Patlamada hayatını kaybedenlerin yakınları da duruşma öncesi adliye önünde bir araya gelerek basın açıklaması gerçekleştirdi. Devrimci İşçi Sendikaları Konfederasyonu (DİSK) ailelere destek verdi.

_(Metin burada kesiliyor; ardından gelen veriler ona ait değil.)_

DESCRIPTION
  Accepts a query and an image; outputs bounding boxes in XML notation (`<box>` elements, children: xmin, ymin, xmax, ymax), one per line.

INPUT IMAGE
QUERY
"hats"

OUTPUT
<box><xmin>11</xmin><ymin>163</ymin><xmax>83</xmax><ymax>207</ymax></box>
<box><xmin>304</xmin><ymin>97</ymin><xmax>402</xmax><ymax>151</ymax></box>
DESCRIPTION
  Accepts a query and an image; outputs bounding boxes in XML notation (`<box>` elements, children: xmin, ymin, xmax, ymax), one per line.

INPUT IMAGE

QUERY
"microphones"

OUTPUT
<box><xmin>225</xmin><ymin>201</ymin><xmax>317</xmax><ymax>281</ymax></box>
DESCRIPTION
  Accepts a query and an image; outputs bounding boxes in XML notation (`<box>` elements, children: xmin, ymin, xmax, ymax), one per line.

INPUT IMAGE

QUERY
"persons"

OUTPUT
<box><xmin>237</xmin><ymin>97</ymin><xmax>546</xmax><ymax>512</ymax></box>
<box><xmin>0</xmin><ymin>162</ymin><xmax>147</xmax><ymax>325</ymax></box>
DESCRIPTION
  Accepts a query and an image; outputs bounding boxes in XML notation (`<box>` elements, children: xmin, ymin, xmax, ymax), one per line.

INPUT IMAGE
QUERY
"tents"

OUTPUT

Açıklamada konuşan DİSK Genel Başkanı Arzu Çerkezoğlu, patlamanın hemen sonrasında olay yerine geldiklerini ve patlama alanında yürürken ayaklarının altında barutların hâlâ patladığını aktardı. 

 

"İsim Değiştirip Üretime Devam Edildi"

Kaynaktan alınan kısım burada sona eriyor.